1 Reply Latest reply on Jan 6, 2018 1:49 PM by parul bansal

    Avoiding Rerunning same spark-sql query by caching

    Rishi Saraf

      Hello Everyone,

      We are evaluating using Tableau for reporting with  spark-sql connector. Till now results are good however one issue which is worrying is performance. We produce 30 billion records daily as parquet file through spark job. Once data is generated users want to see aggregated report on this data. There can be multiple users for these reports. When users look at the dashboard we don't want to run spark-sql query on the fly. Instead we want dashboard to load quickly.  Our tableau dashboard have 3 sheets(3 diff aggregation query) . Currently every-time we(multiple users) go to dashboard Tableau run same query again, which take good amount of time (on avg 4 mins). Is it possible to somehow cache this data in Tableau once a day?
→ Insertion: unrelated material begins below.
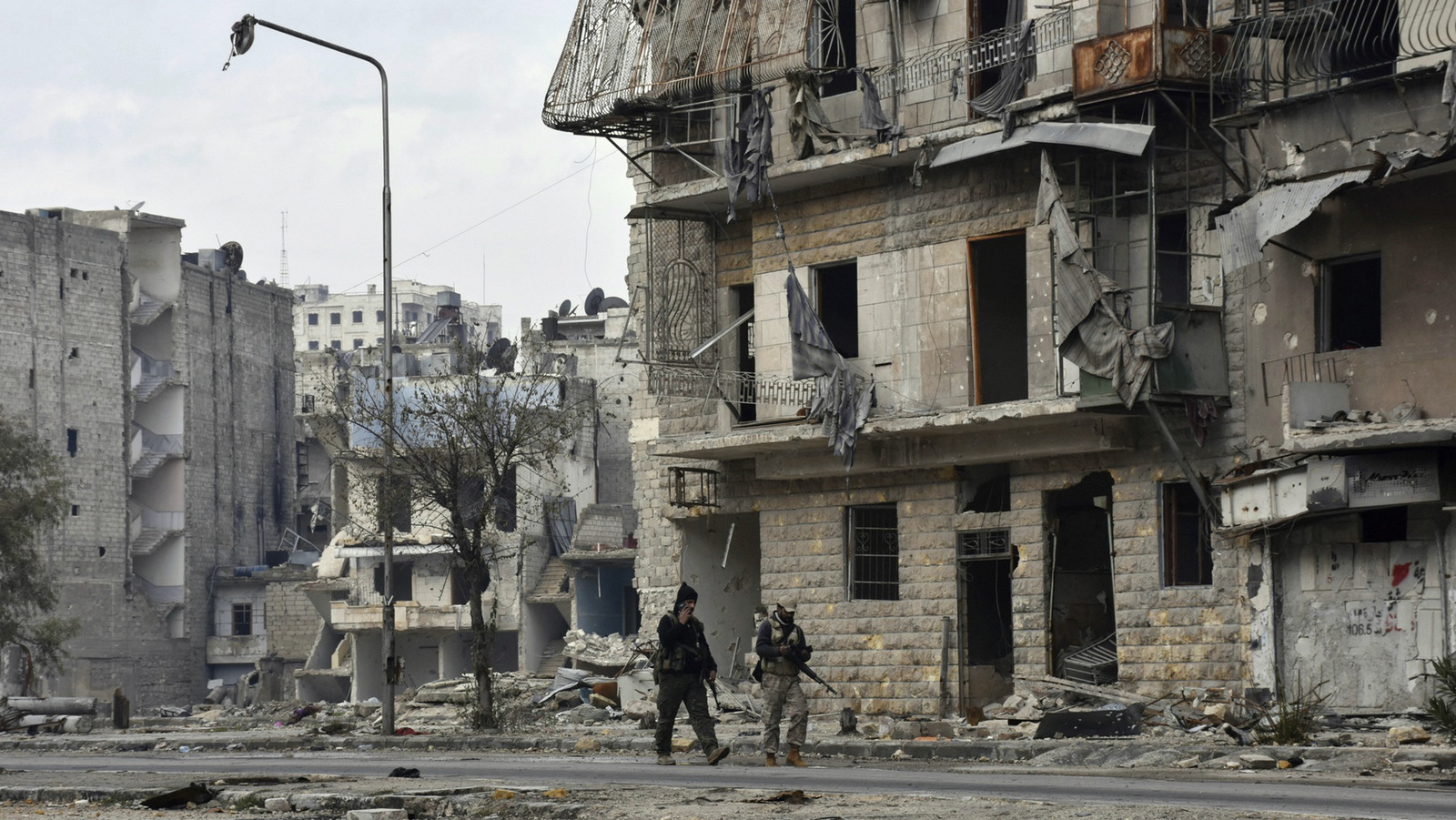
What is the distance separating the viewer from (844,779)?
14938 mm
Idea is that once data is cached Tableau will not fire query on spark and hence dashboard will load quickly.



        • 1. Re: Avoiding Rerunning same spark-sql query by caching
          parul bansal

          1. use Cube rather than database directly

          2. Try switching back connection type from extract to live or from live to extract to see if there is any change

          3. try to extract first dashboard data source only and keep rest as it is if

          4. Use filtered data

          5. Use required columns.

          6. reduce number of calculations at the tableau end as you already getting aggregated data from cube itself.

          7. Look into your server machine configuration as well such as RAM etc.

          8. Reduce as many background jobs/service in your server


          Let me if any one of the above suggestions could help you out with performance.